Get ratio/percentage of cars that enter/exit an area with given boundaries
during given timeframe, e.g.: between 9 am and 3 pm, how many cars are
there in downtown Seattle or Calgary, how many arrive, how many leave?
Show when a destination is popular (day/week), or which destinations
are strongly popular to enter / leave at given time.
For cities with a central downtown, calculate radial distance from downtown
for start and end of trip, average and collect over 24 hours, graph.
This might be an easy way of showing most trips starting in the suburbs and
and ending downtown in the morning rush, and starting downtown and ending
in the suburbs in the evening rush. Play around, see what comes up.
- suggested in https://www.reddit.com/r/Austin/comments/208ivi/#cg0t0l0
Collect idle times between trips.
I suspect heavily binomial distribution - most are grabbed right away or
wait a long time - or might show up as a fat, long tail.
Calculate and show idle times by times of day. 11 pm - 7 am, 7 am - 6 pm,
6 pm - 11 pm, or something. Check every hour to find the transition points.
For cars that hadn't moved for a while, find day of week/time of first trip.
If it's during work hours, particularly on a specific day, it might indicate
an administrative move rather than a customer trip - and analysing a subset
of only administrative moves would be pretty interesting.
Based on reported fuel level
----------------------------
Figure out whether people are more likely to use a car with more fuel/charge.
This might be particularly interesting for electric vehicles and cities with
all-electric fleets (e.g.,do cars with 25-30% charge get orphaned until service
brings them in to charge?)
Also analyze when and where cars are refueled.
Based on cleanliness
--------------------
Show cars colour-coded by their reported cleanliness status to answer
the important question: do Kits people mark cars as dirty more frequently
than east van people?
Also, find and visualize cars that went from indicated 'unacceptable'
cleanliness rating back to 'good'. See how often and where that happens!
Other
-----
Get historical weather info and crunch basic stats to see if car2go
is more frequently used during bad weather. For bonus points, get weather
info automatically from city name and date/time of files being processed.
Wunderground can be used as basic source of data - historical info is free
on developer plan (500 calls per day, 10 per minute).
Visualize around special events - Canucks game, Whitecaps game, etc, etc?
See if we can pick up any additional events or activity.
Try to quantify environmental impact: how many cars does the service replace?
E.g.: one commute trip in the morning, one errand trip midday, one commute trip
in the evening, one nightlife trip during a given day would be replacing
one car, essentially. But if it had a second commute trip in the evening,
it might be replacing 1.5 cars. Just try to classify trips and
see how that breaks down, how many commute-like trips are made,
see if the data says any interesting things.
Traditional carshare visualizations
===================================
Current formats won't be very interesting with traditional model data.
Think of what would be good for this - perhaps a video/animation
that emphasizes cars being picked up, to stress usage?

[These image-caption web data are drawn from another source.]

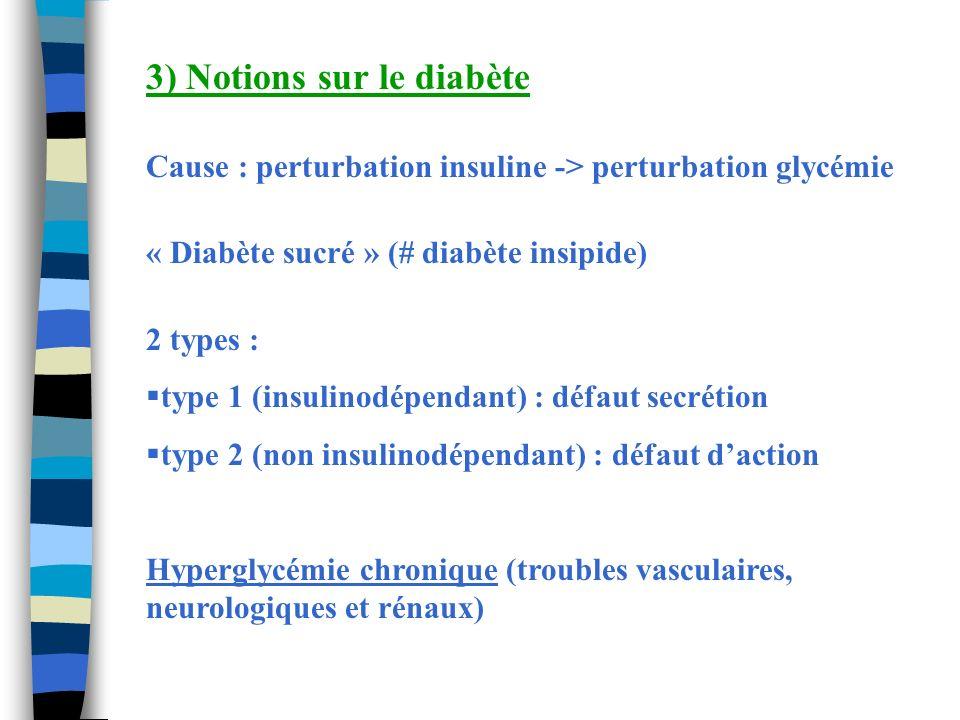 3) Notions sur le diabète Cause : perturbation insuline -> perturbation glycémie « Diabète sucré » (# diabète insipide) 2 types : type 1 (insulinodépe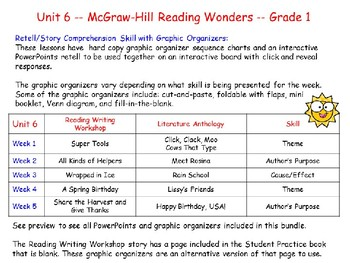 Unit 6 - Grade 1 - Reading Wonders – Story Comp. Graphic Organizer Bundle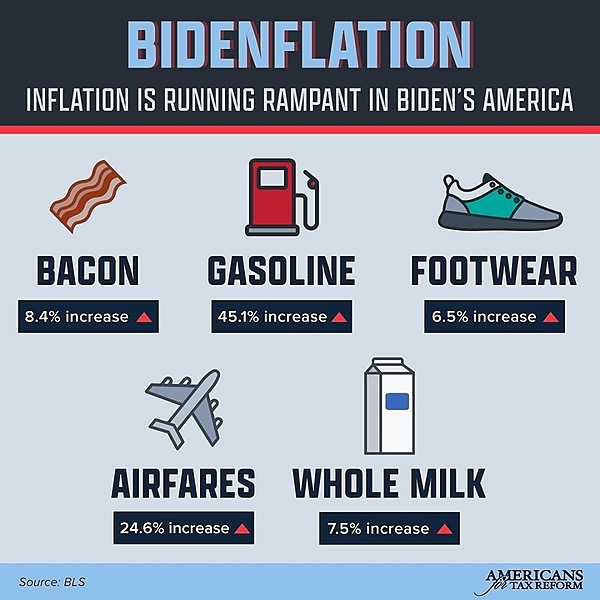 @grovernorquist Inflation is Surging Under Biden Administration Link Thumbnail | Linktree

Bus/transit visualizations
==========================
Not sure if this should be part of this codebase in general. I used to have
some support but it's been unused and untested for a while and some has been
removed. Improving it or removing it wholesale might be better.

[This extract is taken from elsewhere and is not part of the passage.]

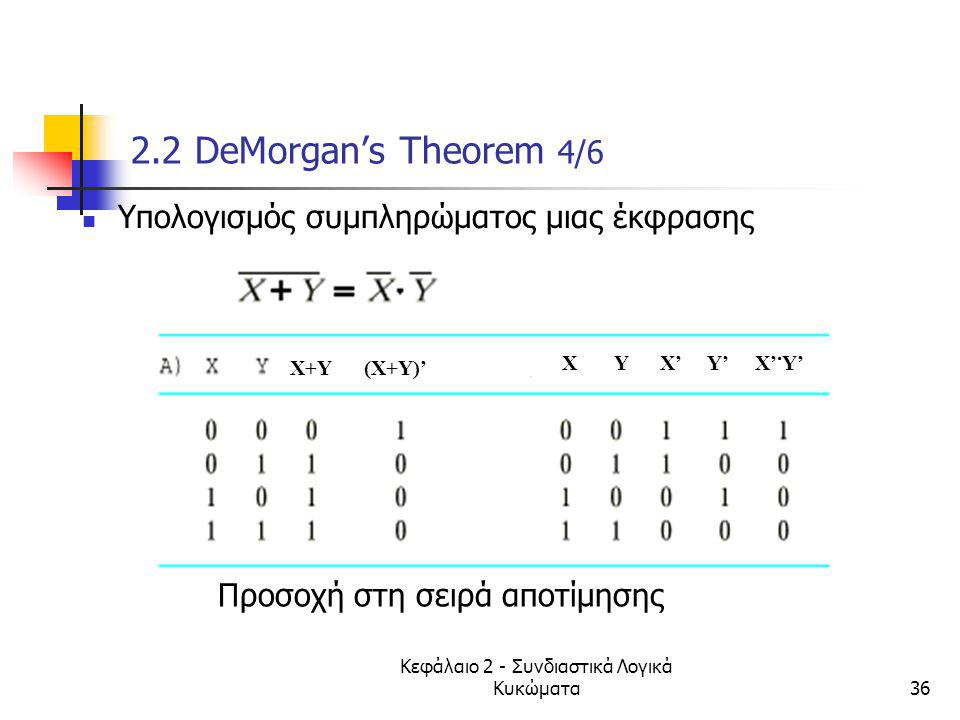 Κεφάλαιο 2 - Συνδιαστικά Λογικά Κυκώματα36 2.2 DeMorgan's Theorem 4/6 Υπολογισμός συμπληρώματος μιας έκφρασης Προσοχή στη σειρά αποτίμησης X+Y (X+Y)'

If I get into this again, I will probably have to parse route info KMLs and
match bus positions to nearest stretch of route. A naive way might be to loop
through each pixel along route (generated from KML) and find closest bus.
Then colour the pixel with appropriate colour from the bus data.
HTML display
============
I can do some neat things given an interactive HTML page - switch time period
being displayed, switch display positions of trip start or end, etc.
If feeling fancy, can autogenerate list files on the hour or something.
HTML 5? Canvas? Just need to draw lines, shouldn't be demanding performance.